En relación con las circunstancias personales que constan, debe señalarse que, efectivamente, el recurrente lleva mucho tiempo en España, pero al margen de su madre, carece de cualquier tipo de arraigo. En cuanto a su relación sentimental, se alega una en el expediente, pero la persona que declaró ante el Juzgado es otra, y tanto su declaración como la de la madre del recurrente inciden en lo mismo, en su arraigo en España.
Pero el análisis de las demás circunstancias pone de manifiesto todo lo contrario. El peligro para el orden público es claro, atendiendo al extenso historial del recurrente de condenas penales por delitos graves. La reiteración delictiva es evidente. No consta ningún medio de vida, no pudiendo considerarse como tal el trabajo desarrollado en el centro penitenciario. No consta tampoco arraigo social de ningún tipo. Cierto es que el recurrente vino a España siendo niño, y no tiene arraigo en Colombia, pero también debe señalarse que es una persona joven, de 30 años, que puede trabajar en ese país.

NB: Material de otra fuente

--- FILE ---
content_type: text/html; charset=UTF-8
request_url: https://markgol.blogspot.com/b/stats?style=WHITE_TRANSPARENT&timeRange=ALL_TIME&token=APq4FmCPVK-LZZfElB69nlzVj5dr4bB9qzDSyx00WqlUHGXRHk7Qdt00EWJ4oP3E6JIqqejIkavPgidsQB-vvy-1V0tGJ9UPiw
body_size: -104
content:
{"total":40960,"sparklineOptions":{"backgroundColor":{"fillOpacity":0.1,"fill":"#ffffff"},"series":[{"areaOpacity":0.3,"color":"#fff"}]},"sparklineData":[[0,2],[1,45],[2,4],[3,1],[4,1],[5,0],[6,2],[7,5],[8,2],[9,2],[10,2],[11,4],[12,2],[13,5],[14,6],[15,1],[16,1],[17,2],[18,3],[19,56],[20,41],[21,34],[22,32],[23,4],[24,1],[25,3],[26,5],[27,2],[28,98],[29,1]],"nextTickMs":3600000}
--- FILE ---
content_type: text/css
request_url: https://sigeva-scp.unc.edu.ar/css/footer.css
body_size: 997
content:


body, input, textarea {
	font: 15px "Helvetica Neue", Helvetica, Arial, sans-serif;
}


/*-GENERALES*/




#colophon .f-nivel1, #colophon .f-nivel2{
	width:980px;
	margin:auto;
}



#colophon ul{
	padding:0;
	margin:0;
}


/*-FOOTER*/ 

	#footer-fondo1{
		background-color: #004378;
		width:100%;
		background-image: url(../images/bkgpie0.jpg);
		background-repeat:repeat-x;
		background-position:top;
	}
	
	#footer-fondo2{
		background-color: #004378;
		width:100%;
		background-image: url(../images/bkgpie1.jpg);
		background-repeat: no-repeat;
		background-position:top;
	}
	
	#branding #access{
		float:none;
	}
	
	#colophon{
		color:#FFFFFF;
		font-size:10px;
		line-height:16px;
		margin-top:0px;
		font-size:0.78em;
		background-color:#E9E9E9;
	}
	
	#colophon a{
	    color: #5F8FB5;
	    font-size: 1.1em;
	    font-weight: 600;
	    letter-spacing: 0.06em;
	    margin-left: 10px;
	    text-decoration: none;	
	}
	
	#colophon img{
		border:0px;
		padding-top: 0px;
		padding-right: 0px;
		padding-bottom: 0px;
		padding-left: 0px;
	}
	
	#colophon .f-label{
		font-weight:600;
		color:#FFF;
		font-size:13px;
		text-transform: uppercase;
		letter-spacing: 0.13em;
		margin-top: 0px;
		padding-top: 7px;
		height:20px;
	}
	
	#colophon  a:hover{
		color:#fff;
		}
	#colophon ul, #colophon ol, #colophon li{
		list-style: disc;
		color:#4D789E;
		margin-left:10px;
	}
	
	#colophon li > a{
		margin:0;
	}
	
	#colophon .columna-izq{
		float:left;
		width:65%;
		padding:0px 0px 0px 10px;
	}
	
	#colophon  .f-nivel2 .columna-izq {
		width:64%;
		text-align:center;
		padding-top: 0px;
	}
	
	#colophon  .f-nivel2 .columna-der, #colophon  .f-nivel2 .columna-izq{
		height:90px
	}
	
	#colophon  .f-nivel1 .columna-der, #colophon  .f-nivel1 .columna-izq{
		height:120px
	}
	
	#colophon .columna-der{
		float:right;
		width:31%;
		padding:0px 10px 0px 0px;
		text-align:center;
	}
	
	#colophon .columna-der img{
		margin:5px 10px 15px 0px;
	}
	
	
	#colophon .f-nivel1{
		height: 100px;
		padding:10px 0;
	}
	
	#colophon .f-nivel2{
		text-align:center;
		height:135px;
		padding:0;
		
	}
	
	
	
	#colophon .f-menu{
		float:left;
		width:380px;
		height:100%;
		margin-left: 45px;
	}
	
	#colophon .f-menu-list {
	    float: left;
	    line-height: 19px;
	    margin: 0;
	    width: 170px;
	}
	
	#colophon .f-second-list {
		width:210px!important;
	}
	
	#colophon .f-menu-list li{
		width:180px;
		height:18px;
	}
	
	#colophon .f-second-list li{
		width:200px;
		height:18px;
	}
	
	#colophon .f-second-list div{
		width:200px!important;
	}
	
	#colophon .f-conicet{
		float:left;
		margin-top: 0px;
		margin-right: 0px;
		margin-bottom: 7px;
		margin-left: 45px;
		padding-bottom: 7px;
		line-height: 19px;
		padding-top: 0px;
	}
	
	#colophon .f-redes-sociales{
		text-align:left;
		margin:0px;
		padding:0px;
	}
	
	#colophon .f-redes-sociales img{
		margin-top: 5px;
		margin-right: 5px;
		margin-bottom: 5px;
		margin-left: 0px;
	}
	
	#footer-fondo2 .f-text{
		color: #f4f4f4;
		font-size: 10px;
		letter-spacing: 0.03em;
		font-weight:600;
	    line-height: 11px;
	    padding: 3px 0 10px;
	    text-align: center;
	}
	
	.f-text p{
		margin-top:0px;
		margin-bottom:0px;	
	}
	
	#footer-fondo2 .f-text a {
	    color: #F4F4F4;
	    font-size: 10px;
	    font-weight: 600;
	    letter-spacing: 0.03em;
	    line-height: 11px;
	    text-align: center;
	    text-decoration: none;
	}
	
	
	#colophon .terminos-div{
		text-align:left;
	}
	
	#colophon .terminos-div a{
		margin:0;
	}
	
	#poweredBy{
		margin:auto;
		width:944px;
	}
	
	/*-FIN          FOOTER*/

Puede apreciarse en la conducta del interesado una concatenación de acciones delictivas que la Administración ha valorado que constituyen una amenaza real y actual para el orden y la seguridad pública, y cuya valoración, se entiende plenamente justificada, máxime si tenemos en cuenta la gravedad del delito (dos delitos de tráfico de drogas, 1 de conducción sin permiso).
No se trata, como refiere la Sentencia apelada, de duplicidad punitiva, ya que la expulsión no es una pena, sino una sanción administrativa por incumplir los preceptos legales.
En definitiva, los hechos delictivos, unidos a la carencia de arraigo laboral, familiar, pues debe acreditarse la convivencia, no la mera existencia de familiares, y falta de arraigo social, unida a la gravedad de los delitos por los que se encuentra cumpliendo condena penal, determinan la procedencia de la estimación del recurso de apelación, la revocación de la Sentencia apelada, y la desestimación del recurso contencioso-administrativo interpuesto.
CUARTO. - Costas.
De conformidad con lo dispuesto en el Artículo 139 de la Ley 29/1998, de 13 de julio, reguladora de la Jurisdicción Contencioso-administrativa ,al haberse estimado el recurso de apelación interpuesto, y haberse desestimado el recurso contencioso-administrativo interpuesto, no procede la imposición de costas a ninguna de las partes en ninguna de las dos instancias.